■ Source passage
On my way back to the office, I had black thoughts about supernatural protection rackets, and riots in heaven, about tearing down spiritual hierarchies, smashing celestial spheres, and watching the aethyrs burn as we dance on the debris and rubble of an overthrown cosmic order.

Any magician will have done banishing rituals and maybe contacted some kind of guardian spirit. Protective servitors are also popular. But are they effective against social pressures and the transcendental insurance salesmen offering protection against fragile things breaking because of clumsy people in a bad mood?

The supernatural protection racket situation hinges upon several parameters:

  • there are “bad guys” in other realms. In this paradigm, the protective spirits are getting something profitable to them out of the arrangement. Their motives diverge from the pure, wholesome image conveyed by the term “guardian spirit”.
  • the social control mechanisms which fail to prevent mobsters from doing their thing in this world equally fail to do keep the mobster spirits under control in other realms. The archontic police forces may be impotent or corrupt.
  • in this realm, social pressure accumulates at the bottom of the pyramid. The rich and powerful take advantage of social norms and expectations, harnessing them for their own purposes: Delegate influence and responsibility to the man with the beard or the suit. On top of this the would-be guardian spirits also hook into these convenient patterns of behavior: Blindly believe in what you are told, submit to spiritual authority.
Project A

There have always – or at least as far back as we have documented history, and probably before that given human nature – always been those who thought about or even attempted to implement more egalitarian modes of coexistence in human society: Mutual aid and solidarity rather than reliance on the benevolence of bullies, decentralization instead of concentration of power, direct action, and voluntary participation as opposed to hierarchies.

Let me unpack this long string of left-wing buzzwords and apply them to the subject of spiritual protection.

A Freebox in Berlin, Germany 2005, serving as a distribution center for free donated materials. (source: Wikipedia)

Mutual Aid: this amounts to a slight paradigm shift in the time-honored system of making a sacrifice which is a staple of magick both ancient and modern. Rather than viewing the sacrifice as a payment for a service provided by a spirit, sacrifice in the vein of mutual aid has the quality of a flea-market exchange: everybody and -spirit brings their goods and services along, and from this pool, everybody and -spirit can get what they need.

■ Data provided
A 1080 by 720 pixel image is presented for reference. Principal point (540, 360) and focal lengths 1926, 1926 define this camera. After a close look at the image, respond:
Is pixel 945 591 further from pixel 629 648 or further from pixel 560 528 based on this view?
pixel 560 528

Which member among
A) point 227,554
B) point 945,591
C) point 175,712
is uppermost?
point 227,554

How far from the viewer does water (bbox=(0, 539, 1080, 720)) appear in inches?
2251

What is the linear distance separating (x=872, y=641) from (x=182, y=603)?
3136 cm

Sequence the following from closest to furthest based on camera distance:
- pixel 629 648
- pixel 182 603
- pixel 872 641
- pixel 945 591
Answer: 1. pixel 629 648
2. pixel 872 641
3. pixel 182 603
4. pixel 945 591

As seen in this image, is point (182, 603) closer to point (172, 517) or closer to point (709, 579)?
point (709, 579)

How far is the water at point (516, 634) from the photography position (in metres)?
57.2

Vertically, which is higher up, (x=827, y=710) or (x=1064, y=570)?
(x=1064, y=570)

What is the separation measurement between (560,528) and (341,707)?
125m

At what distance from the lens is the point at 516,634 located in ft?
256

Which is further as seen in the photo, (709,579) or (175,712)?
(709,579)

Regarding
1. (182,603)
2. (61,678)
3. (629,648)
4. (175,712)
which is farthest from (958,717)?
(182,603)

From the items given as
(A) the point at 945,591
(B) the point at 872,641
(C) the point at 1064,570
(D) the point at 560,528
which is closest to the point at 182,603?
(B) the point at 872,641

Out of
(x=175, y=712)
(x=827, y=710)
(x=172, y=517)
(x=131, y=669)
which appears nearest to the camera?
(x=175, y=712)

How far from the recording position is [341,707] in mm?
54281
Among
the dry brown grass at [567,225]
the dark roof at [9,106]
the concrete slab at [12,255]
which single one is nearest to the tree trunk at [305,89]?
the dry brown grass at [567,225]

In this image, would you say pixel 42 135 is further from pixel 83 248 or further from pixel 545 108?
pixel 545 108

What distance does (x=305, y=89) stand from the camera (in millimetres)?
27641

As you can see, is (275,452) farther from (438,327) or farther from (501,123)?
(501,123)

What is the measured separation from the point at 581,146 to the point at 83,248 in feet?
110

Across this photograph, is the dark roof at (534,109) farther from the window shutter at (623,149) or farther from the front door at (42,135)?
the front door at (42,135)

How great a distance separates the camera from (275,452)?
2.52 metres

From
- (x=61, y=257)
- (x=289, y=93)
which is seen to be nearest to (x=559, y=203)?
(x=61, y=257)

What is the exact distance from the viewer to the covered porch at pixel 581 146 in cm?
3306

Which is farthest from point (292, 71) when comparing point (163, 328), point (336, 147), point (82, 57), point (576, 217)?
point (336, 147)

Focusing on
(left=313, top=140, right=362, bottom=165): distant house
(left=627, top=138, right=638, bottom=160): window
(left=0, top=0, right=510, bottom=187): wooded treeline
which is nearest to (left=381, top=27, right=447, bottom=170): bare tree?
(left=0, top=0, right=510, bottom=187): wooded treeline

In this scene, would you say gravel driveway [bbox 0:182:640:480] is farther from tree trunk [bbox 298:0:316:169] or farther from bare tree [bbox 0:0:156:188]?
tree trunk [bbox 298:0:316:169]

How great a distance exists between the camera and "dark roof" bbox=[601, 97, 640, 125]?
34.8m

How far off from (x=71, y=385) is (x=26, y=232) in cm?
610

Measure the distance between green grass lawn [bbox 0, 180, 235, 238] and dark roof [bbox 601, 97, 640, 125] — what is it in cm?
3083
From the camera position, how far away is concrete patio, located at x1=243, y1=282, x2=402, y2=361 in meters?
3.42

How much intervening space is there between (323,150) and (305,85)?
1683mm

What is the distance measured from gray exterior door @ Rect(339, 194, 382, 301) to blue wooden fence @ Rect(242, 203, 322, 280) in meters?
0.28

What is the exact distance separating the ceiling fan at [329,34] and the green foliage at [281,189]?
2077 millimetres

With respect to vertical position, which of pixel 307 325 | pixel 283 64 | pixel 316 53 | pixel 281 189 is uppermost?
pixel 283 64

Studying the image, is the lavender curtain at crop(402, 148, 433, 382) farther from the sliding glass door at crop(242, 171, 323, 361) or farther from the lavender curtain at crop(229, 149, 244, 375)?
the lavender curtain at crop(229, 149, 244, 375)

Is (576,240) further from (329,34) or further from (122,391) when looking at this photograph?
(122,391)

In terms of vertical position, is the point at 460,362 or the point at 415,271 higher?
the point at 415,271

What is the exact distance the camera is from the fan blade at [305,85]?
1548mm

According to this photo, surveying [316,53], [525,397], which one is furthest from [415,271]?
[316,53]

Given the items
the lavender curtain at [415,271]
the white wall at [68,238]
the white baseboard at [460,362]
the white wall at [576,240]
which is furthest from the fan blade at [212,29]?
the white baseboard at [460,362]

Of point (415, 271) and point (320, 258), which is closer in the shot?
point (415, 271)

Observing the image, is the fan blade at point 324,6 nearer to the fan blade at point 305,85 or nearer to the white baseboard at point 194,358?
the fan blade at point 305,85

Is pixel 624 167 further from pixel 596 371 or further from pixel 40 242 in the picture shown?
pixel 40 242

■ What to work on
Transcribe the passage on supernatural protection rackets word for word, starting at "On my way back" and ending at "overthrown cosmic order.". The items were taken from a different source than the passage.

■ Answer to this exercise
On my way back to the office, I had black thoughts about supernatural protection rackets, and riots in heaven, about tearing down spiritual hierarchies, smashing celestial spheres, and watching the aethyrs burn as we dance on the debris and rubble of an overthrown cosmic order.